Monday, September 23, 2013

Menghitung Hujan part 12 by Santhy Agatha

.Itu untukku..itu bukan untukku...
Dia untukku...dia bukan untukku...
 
 
 
 
 
 
 
“Aku mengetahuinya tanpa sengaja. Beberapa waktu yang lalu.” Axel menatap Diandra lembut, setelah lama akhirnya Diandra bisa sedikit tenang dan mendengarkan Axel, “Waktu itu ayah dan ibumu sedang berbicara dengan nenek di dalam, mereka membicarakan tentang adopsimu dan sebuah kabar dari panti asuhan tempatmu dulu di adopsi.... mereka tampak cemas... “ Axel menghela napas panjang, “Tentu saja aku terkejut luar biasa, aku kemudian diam-diam pergi  sehingga sampai sekarangpun, mereka tidak tahu bahwa aku tahu.”

Diandra terdiam menatap Axel, tiba-tiba merasa ingin tahu. Laki-laki ini, yang seumur hidupnya dianggap sebagai kakak kesayangannya, sepupunya yang paling dekat.... menciumnya. Apakah yang ada di benak Axel?

Axel rupanya sadar bahwa Diandra sedang menebak-nebak perasaannya, dia tersenyum dengan rasa bersalah yang kental,

“Maafkan aku... sejak aku mengetahui kenyataan itu, aku.... aku melihatmu dengan cara berbeda, perasaanku tidak sama lagi, terlebih aku melihat betapa setianya kau merawat Reno... betapa kau akan menjadi isteri yang sempurna....dan betapa irinya aku kepada Reno.” Mata Axel bersinar redup, “Aku mencintaimu Diandra., mungkin aku terlambat menyadarinya, mungkin keadaan kita rumit karena bagaimanapun juga, secara hukum dan dalam pandangan masyarakat, kau adalah saudara sepupuku. Tetapi aku bahkan sudah berjanji dalam hati... waktu Reno masih sakit keras itu, dan waktu aku yakin bahwa usia Reno tidak akan lama lagi, aku berjanji dalam hatiku, ketika Reno meninggal nanti, aku bersedia menjadi penopangmu, akan kuserahkan dirimu untuk membahagiakanmu.”

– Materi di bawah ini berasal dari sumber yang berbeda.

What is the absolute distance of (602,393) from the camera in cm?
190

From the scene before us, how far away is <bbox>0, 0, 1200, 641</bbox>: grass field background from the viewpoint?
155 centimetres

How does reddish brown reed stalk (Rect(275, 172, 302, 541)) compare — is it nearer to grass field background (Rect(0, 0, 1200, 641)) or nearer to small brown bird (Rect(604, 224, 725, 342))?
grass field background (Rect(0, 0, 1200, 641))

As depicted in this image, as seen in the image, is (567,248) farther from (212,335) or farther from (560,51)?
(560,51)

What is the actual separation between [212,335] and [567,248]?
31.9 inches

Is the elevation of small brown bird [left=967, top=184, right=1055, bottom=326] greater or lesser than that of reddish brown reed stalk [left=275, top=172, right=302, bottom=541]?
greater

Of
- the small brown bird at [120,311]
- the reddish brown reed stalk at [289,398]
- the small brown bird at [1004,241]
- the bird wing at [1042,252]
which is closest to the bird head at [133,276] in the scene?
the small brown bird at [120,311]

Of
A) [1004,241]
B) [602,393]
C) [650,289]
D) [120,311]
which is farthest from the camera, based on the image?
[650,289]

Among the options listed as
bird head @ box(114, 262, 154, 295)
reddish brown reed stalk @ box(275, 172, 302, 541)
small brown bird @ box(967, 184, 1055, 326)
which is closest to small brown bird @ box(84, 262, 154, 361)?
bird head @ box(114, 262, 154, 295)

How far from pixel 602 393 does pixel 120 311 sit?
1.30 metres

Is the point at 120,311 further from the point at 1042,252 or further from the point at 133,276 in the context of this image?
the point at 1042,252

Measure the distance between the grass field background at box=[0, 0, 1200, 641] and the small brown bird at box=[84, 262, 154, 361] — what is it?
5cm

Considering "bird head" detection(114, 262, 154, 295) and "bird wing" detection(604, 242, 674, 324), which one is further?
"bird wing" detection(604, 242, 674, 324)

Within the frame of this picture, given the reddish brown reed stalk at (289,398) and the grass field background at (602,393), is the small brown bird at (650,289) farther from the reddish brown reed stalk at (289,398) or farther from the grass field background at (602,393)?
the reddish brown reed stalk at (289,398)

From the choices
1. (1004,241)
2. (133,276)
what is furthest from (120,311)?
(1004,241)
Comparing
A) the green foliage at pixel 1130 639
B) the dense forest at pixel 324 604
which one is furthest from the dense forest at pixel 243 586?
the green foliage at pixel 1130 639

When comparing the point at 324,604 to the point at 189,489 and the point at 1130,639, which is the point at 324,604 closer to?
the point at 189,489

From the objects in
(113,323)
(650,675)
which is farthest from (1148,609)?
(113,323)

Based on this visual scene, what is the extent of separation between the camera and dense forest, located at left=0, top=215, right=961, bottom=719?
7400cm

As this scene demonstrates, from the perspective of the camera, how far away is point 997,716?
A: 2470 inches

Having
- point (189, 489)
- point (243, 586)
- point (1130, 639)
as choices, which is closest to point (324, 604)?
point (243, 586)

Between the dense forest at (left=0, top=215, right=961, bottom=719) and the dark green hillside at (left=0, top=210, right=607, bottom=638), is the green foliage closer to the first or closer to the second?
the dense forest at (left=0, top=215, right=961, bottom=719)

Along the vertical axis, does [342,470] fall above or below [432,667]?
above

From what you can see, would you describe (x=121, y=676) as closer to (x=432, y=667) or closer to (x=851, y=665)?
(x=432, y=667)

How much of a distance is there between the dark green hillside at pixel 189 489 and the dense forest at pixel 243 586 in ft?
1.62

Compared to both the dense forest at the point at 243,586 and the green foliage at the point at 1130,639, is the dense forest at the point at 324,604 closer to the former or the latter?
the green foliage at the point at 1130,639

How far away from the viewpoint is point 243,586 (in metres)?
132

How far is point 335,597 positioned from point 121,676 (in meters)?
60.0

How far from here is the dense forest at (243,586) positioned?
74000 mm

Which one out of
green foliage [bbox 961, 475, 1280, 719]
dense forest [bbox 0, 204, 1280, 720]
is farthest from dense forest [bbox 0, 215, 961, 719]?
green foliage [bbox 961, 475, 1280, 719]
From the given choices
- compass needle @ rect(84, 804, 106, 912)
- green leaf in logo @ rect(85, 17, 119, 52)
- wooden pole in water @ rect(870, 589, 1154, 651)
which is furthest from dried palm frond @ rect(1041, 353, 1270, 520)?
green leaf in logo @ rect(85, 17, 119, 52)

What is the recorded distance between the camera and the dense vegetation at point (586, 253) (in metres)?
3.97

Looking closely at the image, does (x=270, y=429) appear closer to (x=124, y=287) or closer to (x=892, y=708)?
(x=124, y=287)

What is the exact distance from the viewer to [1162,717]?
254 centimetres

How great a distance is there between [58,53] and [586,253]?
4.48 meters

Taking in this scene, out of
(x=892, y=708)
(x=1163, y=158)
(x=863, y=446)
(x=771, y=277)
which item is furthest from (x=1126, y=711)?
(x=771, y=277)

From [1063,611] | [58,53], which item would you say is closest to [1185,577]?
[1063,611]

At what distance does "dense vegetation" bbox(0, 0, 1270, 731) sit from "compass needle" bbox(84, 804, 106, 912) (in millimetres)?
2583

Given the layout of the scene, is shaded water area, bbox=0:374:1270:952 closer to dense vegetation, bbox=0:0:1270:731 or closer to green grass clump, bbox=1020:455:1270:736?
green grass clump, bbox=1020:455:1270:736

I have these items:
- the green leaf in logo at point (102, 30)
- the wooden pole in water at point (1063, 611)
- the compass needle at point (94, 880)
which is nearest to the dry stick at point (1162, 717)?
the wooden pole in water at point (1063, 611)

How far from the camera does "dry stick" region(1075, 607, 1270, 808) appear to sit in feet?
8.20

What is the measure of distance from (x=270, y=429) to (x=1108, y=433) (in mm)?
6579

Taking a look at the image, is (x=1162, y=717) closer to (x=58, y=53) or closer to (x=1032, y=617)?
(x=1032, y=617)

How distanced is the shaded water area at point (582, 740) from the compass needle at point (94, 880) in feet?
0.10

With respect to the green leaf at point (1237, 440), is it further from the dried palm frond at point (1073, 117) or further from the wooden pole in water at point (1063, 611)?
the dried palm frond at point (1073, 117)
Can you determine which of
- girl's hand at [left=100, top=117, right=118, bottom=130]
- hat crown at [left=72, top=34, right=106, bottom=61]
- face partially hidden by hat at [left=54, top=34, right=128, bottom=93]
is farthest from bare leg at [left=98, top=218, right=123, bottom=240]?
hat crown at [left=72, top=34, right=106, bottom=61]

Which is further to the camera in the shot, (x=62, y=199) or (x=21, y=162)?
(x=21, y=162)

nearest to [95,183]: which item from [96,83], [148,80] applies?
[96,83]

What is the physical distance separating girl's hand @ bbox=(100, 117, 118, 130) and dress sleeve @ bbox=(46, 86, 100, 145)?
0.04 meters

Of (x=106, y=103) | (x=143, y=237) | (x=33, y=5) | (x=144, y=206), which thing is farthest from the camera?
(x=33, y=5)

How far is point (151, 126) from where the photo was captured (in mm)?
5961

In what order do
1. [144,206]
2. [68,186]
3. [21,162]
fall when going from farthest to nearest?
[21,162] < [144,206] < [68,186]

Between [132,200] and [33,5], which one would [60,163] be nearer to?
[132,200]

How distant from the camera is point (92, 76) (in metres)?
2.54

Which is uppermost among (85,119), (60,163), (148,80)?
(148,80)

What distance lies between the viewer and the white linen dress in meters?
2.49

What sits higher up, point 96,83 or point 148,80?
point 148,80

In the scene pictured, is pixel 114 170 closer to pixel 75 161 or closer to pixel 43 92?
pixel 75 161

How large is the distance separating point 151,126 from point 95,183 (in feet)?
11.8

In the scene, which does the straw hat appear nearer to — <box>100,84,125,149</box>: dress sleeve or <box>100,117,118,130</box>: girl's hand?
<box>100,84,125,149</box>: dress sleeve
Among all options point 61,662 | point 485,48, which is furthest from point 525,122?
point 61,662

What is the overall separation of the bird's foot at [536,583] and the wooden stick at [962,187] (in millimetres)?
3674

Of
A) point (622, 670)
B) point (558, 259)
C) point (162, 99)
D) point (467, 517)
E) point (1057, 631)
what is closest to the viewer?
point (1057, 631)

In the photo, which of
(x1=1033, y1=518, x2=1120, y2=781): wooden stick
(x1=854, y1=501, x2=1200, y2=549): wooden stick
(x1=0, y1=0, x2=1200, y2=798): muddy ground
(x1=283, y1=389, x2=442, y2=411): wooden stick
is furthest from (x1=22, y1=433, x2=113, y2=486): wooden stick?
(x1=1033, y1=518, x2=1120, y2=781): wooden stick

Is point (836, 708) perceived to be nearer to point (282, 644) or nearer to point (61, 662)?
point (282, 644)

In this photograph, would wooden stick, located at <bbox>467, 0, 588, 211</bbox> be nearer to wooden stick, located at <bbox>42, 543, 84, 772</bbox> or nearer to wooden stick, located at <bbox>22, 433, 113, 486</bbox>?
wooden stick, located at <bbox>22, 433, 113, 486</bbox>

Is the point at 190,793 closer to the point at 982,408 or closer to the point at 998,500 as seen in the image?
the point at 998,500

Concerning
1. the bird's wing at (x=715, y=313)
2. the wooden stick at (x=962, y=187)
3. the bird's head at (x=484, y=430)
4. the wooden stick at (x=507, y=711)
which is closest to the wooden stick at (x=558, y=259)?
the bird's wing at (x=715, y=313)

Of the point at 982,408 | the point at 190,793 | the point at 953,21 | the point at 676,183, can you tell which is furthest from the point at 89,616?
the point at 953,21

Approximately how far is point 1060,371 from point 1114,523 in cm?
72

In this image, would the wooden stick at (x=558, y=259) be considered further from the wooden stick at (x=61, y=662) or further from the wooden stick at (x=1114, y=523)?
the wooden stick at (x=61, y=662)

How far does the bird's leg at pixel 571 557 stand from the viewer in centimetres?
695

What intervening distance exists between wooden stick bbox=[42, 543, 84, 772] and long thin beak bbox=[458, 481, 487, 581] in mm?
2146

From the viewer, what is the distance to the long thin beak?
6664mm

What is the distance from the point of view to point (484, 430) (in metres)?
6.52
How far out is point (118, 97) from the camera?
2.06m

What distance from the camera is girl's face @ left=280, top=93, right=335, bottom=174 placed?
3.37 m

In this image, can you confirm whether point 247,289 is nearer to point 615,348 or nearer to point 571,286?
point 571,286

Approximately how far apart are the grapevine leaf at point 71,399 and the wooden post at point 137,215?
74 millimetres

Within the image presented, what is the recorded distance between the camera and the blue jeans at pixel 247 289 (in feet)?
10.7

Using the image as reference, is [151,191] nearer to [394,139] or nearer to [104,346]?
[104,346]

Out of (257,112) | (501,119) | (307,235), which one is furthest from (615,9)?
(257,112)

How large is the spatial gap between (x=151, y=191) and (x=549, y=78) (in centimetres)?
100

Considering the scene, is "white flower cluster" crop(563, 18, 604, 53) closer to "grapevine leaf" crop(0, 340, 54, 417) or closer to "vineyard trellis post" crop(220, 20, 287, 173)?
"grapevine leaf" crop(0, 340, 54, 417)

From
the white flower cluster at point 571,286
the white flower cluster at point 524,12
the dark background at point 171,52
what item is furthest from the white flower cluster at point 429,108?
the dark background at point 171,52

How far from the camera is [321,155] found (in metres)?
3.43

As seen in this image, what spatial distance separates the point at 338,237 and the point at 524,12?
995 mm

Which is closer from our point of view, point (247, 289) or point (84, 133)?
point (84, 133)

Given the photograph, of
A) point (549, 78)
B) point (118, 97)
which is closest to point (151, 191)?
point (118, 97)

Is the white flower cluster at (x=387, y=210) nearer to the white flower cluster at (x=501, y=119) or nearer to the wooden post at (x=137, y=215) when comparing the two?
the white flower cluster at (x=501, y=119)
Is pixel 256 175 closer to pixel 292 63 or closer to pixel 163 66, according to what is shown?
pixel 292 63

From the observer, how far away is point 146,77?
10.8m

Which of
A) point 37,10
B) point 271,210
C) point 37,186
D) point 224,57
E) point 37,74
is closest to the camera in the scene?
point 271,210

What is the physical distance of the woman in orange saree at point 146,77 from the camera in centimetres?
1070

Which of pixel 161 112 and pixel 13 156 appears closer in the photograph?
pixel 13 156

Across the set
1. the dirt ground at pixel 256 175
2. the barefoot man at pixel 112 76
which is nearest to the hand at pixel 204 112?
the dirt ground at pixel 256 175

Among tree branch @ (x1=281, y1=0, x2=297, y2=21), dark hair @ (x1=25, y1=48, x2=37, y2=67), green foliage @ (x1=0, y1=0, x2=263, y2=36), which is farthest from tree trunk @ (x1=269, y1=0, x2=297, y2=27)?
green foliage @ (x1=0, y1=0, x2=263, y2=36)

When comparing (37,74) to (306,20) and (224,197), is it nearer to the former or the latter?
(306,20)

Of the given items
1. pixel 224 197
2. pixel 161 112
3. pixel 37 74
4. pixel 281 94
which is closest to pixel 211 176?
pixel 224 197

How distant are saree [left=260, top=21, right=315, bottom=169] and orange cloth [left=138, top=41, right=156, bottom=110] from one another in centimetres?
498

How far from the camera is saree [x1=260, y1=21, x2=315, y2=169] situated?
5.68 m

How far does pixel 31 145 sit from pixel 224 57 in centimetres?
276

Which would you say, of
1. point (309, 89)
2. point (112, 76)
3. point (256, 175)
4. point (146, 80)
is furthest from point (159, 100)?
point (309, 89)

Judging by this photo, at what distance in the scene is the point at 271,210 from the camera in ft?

Kali ini Axel tidak menutup-nutupi perasaannya lagi, dia menatap Diandra dengan tatapan yang lembut, penuh cinta yang meluap-luap, membuat Diandra merona dari ujung kepala sampai ujung kaki.

Ah. Apakah yang diharapkan Axel darinya? Diandra masih merasa canggung, masih merasa bingung, Dia tidak mungkin menumbuhkan perasaan itu, ini terlalu mendadak apalagi seumur hidupnya dia tumbuh dengan menganggap Axel sebagai saudaranya..... meskipun apa yang akan terjadi nanti, Diandra tentu saja tidak mengetahuinya.

“Aku tidak mengharapkan apapun darimu Diandra, aku tidak akan memaksamu membalas cintaku.” Axel sekali lagi, seolah bisa membaca apa yang berkecamuk di benak Diandra, “Sudah cukup bagiku bisa mencintai dan menyayangimu...” Lelaki itu lalu menghela napas panjang, “Kurasa itulah yang mendorongku untuk menemui Nana dan menjelaskan semuanya tanpa seizinmu. Ketika kau menceritakan semuanya aku merasa begitu marah kepada Reno, dia menyia-nyiakanmu, dia sungguh tidak menyadari betapa beruntungnya dirinya itu, maafkan aku Diandra atas sikap impulsifku.”

Diandra menatap Axel ingin tahu,

“Bagaimana reaksi Nana ketika kau menjelaskan semuanya?”

Axel mengangkat bahunya, “Dia terkejut luar biasa tentu saja, kurasa dia bahkan tidak pernah menduganya sama sekali, dan dia juga tidak tahu kalau kekasihnya mendonorkan jantungnya. Kurasa aku sedikit merasa kasihan kepadanya, Reno sama sekali tidak mengatakan apapun kepadanya, dia juga tidak tahu tentang dirimu.”

Tatapan mata Diandra menerawang, rasanya sakit ketika mengingat betapa Reno marah kepadanya tadi. Nana pergi... entah kemana. Diandra menghela napas panjang. Mungkin ini yang seharusnya terjadi, mungkin ini sudah diatur Yang di Atas sebelumnya, bahwa Nana harus mengetahui kenyataan yang sebenarnya, bahwa Reno tidak bisa lama menyimpan seluruh kebenaran itu dari Nana.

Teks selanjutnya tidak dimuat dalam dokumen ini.